Mas não bastaria apenas uma rígida fiscalização, como também é necessária a previsão legal de algum tributo prevendo esta forma de tributação. Este novo tributo deverá incidir sobre as operações comerciais realizadas pela internet, atendendo os anseios sociais de equidade interpessoal e internacional, eficiência econômica, neutralidade competitiva, aceitação internacional, eficácia fiscal, simplicidade, baixo custo operacional, certeza legal e flexibilidade para adaptação ao desenvolvimento tecnológico estrutural.

Esta proposta é criticada por vários autores, pois, conforme afirma Lanari (2005, p. 170), "não se deve admitir nenhum tipo de tributo exclusivamente para o ambiente da internet, em que pese a relativa facilidade de se instituir um bit tax [06]". Portella (2007, p. 135) corrobora tal entendimento, ao afirmar que "o Bit Tax, "ademais de ineficaz, apareceria como um entrave ao desenvolvimento do comércio eletrônico".

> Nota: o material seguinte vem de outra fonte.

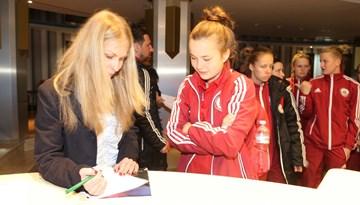 Latvijas nacionālā sieviešu futbola izlase ieradusies Moldovā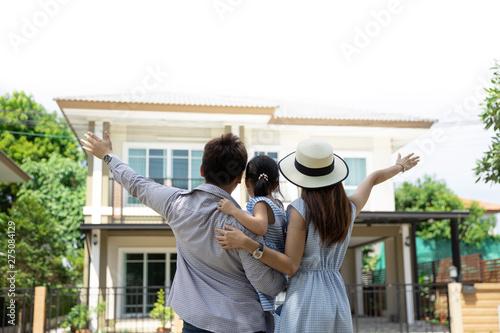 Fotomural  Happy Asian family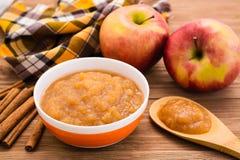 Apple hace puré, las manzanas y canela en una tabla de madera Fotografía de archivo libre de regalías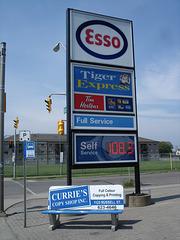 Esso Tiger Express sign /  Espace Esso.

Ocorre que, como já visto, as diretrizes internacionais repudiam a criação de um imposto exclusivo para o comércio eletrônico. Tal forma de controle da internet permitiria, ainda, o fácil desenvolvimento da censura e controle dos acessos, isso sem falar na tão temida violação da privacidade e da intimidade dos internautas.

6.3 ADEQUAÇÃO DO MODELO TRADICIONAL

Aqui repousa a grande maioria da doutrina. O motivo para tal consenso reside no realismo dos estudiosos, pois é muito mais fácil acreditar na evolução progressiva da legislação do que em uma mudança radical no sistema, que é o que exigem as propostas acima elencadas.

O Direito, como já visto, possui uma ampla capacidade de adequar-se as novas situações. Tal evolução, segundo Braghetta (2003, p. 73), não possui nenhuma menção explícita na Lei Maior, mas "a tributação de comércio que se dê pela forma eletrônica, per se, não motiva nem impede a arrecadação de receitas das operações oriundas dessa novel relação mercantil com base nos moldes atuais".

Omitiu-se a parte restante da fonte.